Weight Initialization Methods - Class review

Last updated on:a year ago

A well chose initialization of filter weights can speed up your learning systems. I want to make a summary of some advanced weight initialization methods in this blog.

What is Initialization?

When you train your learning systems, you should first set the parameters of the systems. Better values of parameters can later be obtained by updating.

A well-chosen initialization can:

  • Speed up the convergence of gradient descent

  • Increase the odds of gradient descent converging to a lower training (and generalization) error

Initializing weights to very large random values does not work well.

Zeros initialization

Zeros initialization means you initialize your learning systems rate with 0 value, which is harmful, which leads to network failing break symmetry and $n^{[l]} = 1$.

Symmetry breaking

A phenomenon in which (infinitesimally) small fluctuations acting on a system crossing a critical point decide the systems’ fate, by determining which branch of a bifurcation is taken.

Random initialization

Gaussian distributions initialization

$$Var[W^i] = \sigma^2$$

$$W\sim \mathcal{N} (0, \sigma^2)$$

N means normal distribution.
========
▶ **LIST OF TASKS**:
**1)** Update the weight initialization text from "Weight Initialization Methods - Class" up to and including "What is Initialization?", swapping "blog" for "article".
**2)** According to the weight initialization text, what does a well-chosen initialization speed up?
**3)** Pick up the weight initialization text where it stops and keep writing it.

Extracted data entries
========
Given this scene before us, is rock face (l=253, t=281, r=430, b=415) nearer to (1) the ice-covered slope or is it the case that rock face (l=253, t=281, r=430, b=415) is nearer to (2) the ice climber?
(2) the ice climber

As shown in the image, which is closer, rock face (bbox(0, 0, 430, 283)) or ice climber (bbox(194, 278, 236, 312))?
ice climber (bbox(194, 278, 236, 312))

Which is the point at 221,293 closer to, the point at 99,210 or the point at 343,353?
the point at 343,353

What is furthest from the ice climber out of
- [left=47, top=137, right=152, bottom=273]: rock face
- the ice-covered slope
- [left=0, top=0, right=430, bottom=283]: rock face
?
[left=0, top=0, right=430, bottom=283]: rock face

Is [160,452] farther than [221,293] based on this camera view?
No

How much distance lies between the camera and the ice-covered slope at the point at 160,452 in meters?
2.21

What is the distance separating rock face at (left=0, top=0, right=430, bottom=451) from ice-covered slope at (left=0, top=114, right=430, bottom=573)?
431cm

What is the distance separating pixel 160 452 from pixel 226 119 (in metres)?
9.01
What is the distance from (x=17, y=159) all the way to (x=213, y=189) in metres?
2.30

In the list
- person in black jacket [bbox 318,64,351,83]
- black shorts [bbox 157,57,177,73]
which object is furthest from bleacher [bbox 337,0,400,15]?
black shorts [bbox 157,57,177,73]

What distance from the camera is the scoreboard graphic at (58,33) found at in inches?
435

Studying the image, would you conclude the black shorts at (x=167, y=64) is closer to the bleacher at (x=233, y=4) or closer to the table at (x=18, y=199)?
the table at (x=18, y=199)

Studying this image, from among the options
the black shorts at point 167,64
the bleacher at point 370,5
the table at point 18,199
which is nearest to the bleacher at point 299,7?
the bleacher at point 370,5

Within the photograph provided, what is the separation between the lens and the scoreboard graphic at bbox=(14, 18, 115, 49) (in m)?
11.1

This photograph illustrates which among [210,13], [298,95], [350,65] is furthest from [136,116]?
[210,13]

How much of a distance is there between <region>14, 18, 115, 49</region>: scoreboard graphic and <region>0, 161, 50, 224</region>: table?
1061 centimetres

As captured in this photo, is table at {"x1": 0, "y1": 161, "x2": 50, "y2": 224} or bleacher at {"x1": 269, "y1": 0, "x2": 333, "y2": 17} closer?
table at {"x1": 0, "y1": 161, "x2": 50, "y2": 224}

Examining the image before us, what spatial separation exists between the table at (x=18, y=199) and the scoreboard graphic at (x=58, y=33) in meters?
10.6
========
▶ **ANSWERS BELOW**:
**1)**
Weight Initialization Methods - Class review

Last updated on:a year ago

A well chose initialization of filter weights can speed up your learning systems. I want to make a summary of some advanced weight initialization methods in this article.

What is Initialization?

**2)** The convergence of gradient descent.

**3)**
Advantages

  • Symmetry is broken so long as $W^{[l]}$ is initialized randomly.

Shortcoming

  • As the result of fixed standard deviations, very deep models (> 8 conv layers) have difficulties to converge.

Xavier initialization

$$Var[W^i] = \frac{2}{n_i + n_{i+1}}$$

$$W\sim U[-\frac{\sqrt{6}}{\sqrt{n_j + n_{j+1}}}, \frac{\sqrt{6}}{\sqrt{n_j + n_{j+1}}}]$$

U means continuous uniform distribution.

$$f(n) =
\begin{cases}
\frac{1}{b-a}, & \text{for $a\leq x\leq b$} \\ 0, & \text{for $x<a$ or $x>b$}
\end{cases}$$

He initialization

$$Var[W^i] =\sqrt{\frac{2}{n_l}}$$

$$W\sim \mathcal{N} (0, \sqrt{\frac{2}{n_l}})$$

Multiply $\sqrt{\frac{2}{layers-dims[l - 1]}}$ when initializing $W^{[l]}$

Xavier initialization vs. He initialization

The former is for linear activation functions only, but the latter is also valid by taking ReLU/PReLU into account.

Reference

[1] Deeplearning.ai, Improving Deep Neural Networks: Hyperparameter Tuning, Regularization and Optimization

[2] He, K., Zhang, X., Ren, S. and Sun, J., 2015. Delving deep into rectifiers: Surpassing human-level performance on imagenet classification. In Proceedings of the IEEE international conference on computer vision (pp. 1026-1034).

[3] Glorot, X. and Bengio, Y., 2010, March. Understanding the difficulty of training deep feedforward neural networks. In Proceedings of the thirteenth international conference on artificial intelligence and statistics (pp. 249-256). JMLR Workshop and Conference Proceedings.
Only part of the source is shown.